By contrast, § 2D1.1(b)(4) is concerned with methamphetamine alone and with a particular type of possession of methamphetamine-namely, its possession to import or manufacture. U.S.S.G. § 2D1.1(b)(4). It also excludes certain types of defendants-those subject to mitigating role reductions. Id. Thus, consistent with congressional policy as reflected in the Comprehensive Methamphetamine Control Act of 1996, the Guidelines enhance the penalties for defendants who either manufacture or import methamphetamine and who are not low-level runners or dealers.
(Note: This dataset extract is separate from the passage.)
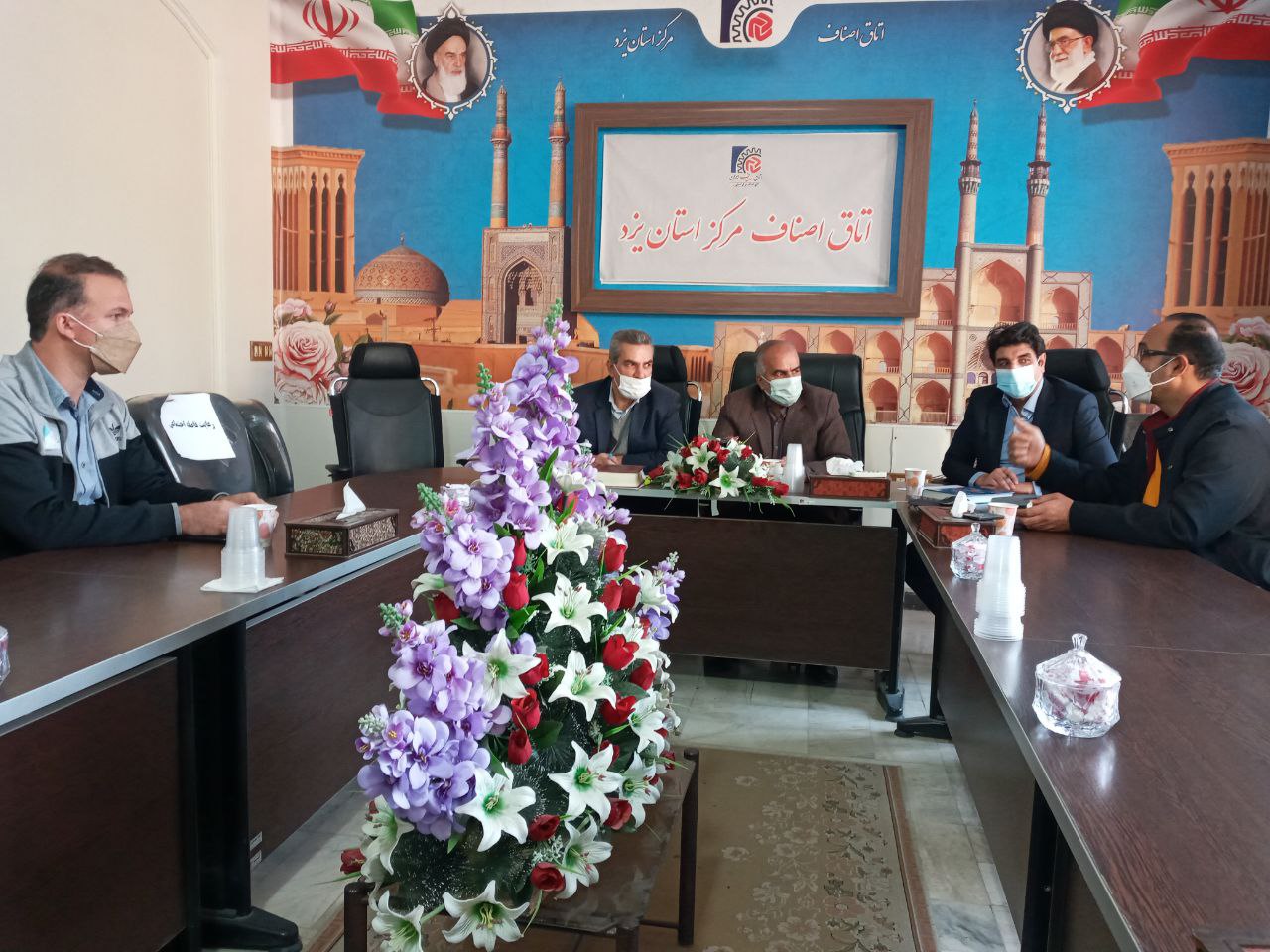 جلسه بررسی استاندارد آجر دستی و تیرچه بلوک با حضور نایب رئیس اول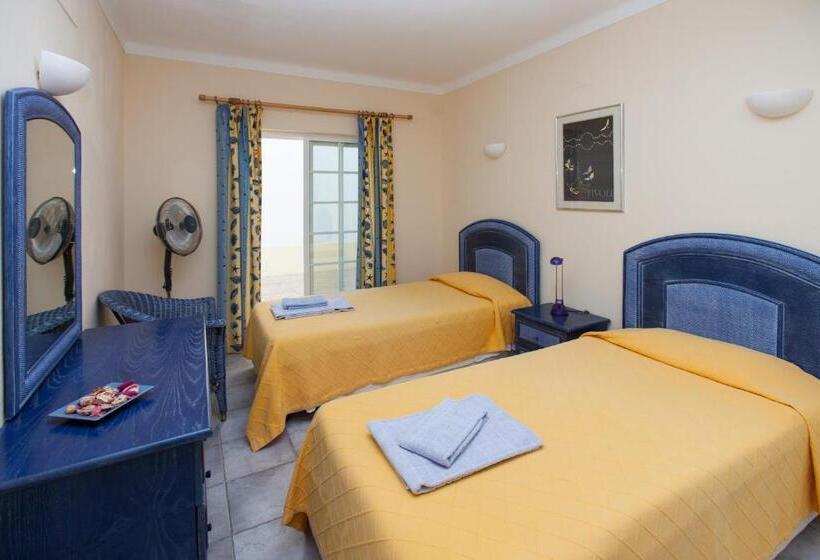 ویلای 3 خوابه با چشمانداز باغ, Quinta Do Rosal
It is true that in Mr. Black's case, the application of § 2D1.1(c) and § 2D1.1(b)(4) "derive in some measure from a common nucleus of operative facts," since the illegal drug in both sections is methamphetamine. Lilly, 13 F.3d at 20. But Mr. Black could have merely possessed with the intent to distribute the same quantity of methamphetamine and not been subject to the § 2D1.1(b)(4) enhancement. Moreover, he could even have imported or manufactured the same quantity of methamphetamine and escaped the application of § 2D1.1(b)(4) if he had been a minimal or minor participant under U.S.S.G. § 3B1.2.

In short, § 2D1.1(c) focuses on drug type and quantity and § 2D1.1(b)(4) focuses on drug type, the reason for possession, and particular facets of the culpability of the individual defendant. Lilly, 13 F.3d at 19 (rejecting a claim that a role in the offense adjustment and an amount of loss adjustment constitute double counting). The overlap between methamphetamine in both sections is not double counting because the two sections "account[] for different sentencing concerns." McCarty, 475 F.3d at 46; Lilly, 13 F.3d at 19 (stating that "[s]entencing factors do not come in hermetically sealed packages, neatly wrapped and segregated one from another. Rather, several factors may draw upon the same nucleus of operative facts while nonetheless responding to discrete concerns. Consequently, a degree of relatedness, without more, does not comprise double counting").

Finally, although the Sentencing Commission has occasionally expressly prohibited double counting, it has not done so here. Lilly, 13 F.3d at 19 (stating that "[w]e believe the [Sentencing] Commission's ready resort to explicitly stated prohibitions against double counting signals that courts should go quite slowly in implying further such prohibitions where none are written").


The application of a two-level enhancement under U.S.S.G. § 2D1.1(b)(4) for importing methamphetamine does not constitute an impermissible double counting.


1. This statement of facts is gleaned from the Presentence Investigation Report (PSR). Mr. Black does not object to the facts in the PSR; he objects only to the legal significance of those facts.

2. Section 952(a) contains a number of specific exceptions not relevant here. 21 U.S.C. § 952(a)(1), (2)(A)-(C).